Melalui platform Reddit, pemilik akun VastOption875 menceritakan momen saat dirinya membongkar unit server lama peninggalan tempat kerja lamanya.
Perangkat server tersebut memang diizinkan untuk dibawa pulang setelah perusahaan melakukan peremajaan sistem perangkat keras.
Hasil pembongkaran menunjukkan server itu menyimpan 30 keping modul RAM DDR4-2666 dengan kapasitas masing-masing 64GB.
Total keseluruhan kapasitas memori yang ia temukan mencapai hampir 2 Terabyte berkat spesifikasi kelas server tersebut.
Lonjakan Harga Memori Pasar Sekunder
Di berbagai platform e-commerce global, satu keping RAM DDR4 64GB kelas server rata-rata dibanderol sekitar USD 400.

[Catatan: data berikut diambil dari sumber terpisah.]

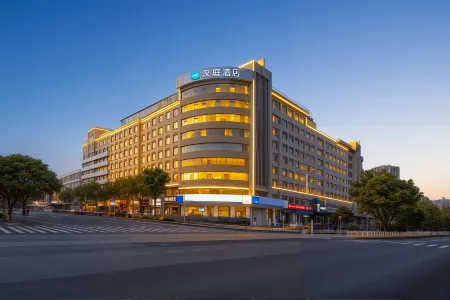 HanTing Hotel (Taiyuan Xiayuan Gongyuan Era City) Отели рядом с достопримечательностью «Duofu Temple»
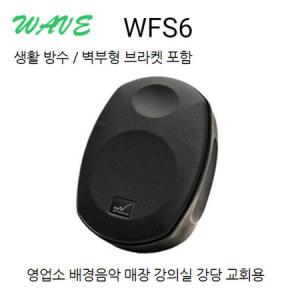 WFS-6 전시장 갤러리 카페 매장스피커 헬스장 검정1개_MC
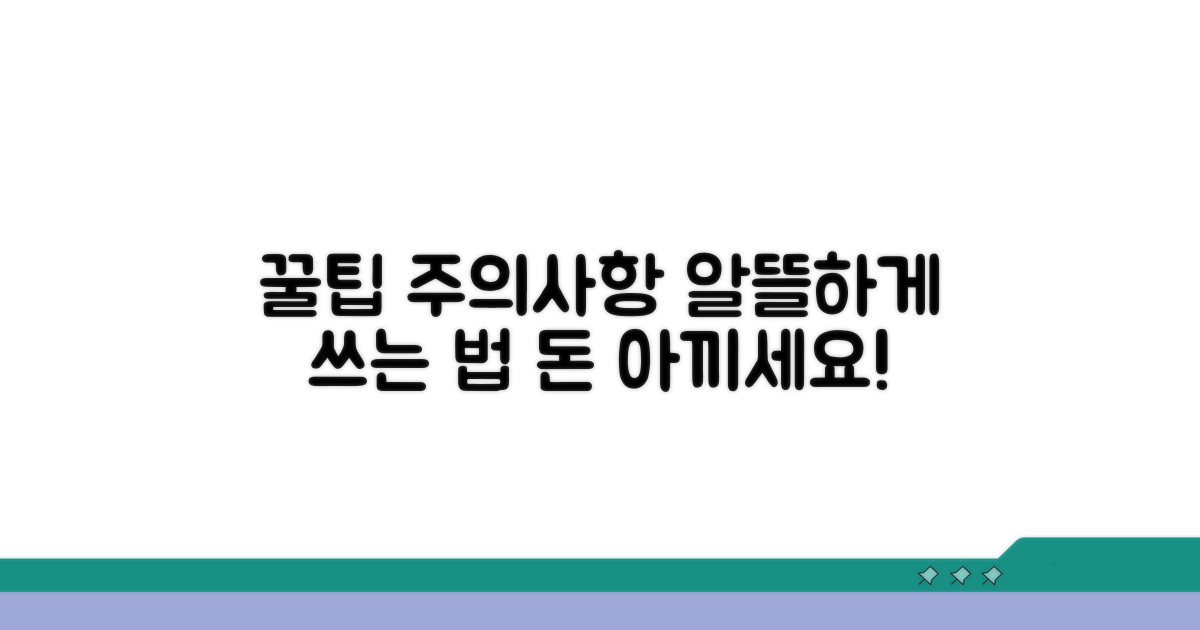 알뜰하게 사용하는 꿀팁과 주의사항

Modul tersebut merupakan tipe dual-rank ECC yang dirancang khusus untuk mendukung server berkinerja tinggi seperti Intel Xeon dan AMD Epyc.
Nilai jualnya di pasar sekunder menjadi jauh lebih tinggi di tengah lonjakan harga memori generasi terbaru yaitu DDR5.
Tingginya harga DDR5 membuat permintaan terhadap modul DDR4 kembali meningkat tajam di kalangan konsumen maupun korporasi.
Bahkan, perusahaan teknologi besar seperti Meta turut memanfaatkan kembali RAM DDR4 dari server lama untuk mesin server AI mereka.
Tren tingginya minat pasar ini juga mendorong produsen semikonduktor meningkatkan volume produksi memori DDR4 dan motherboard pendukung.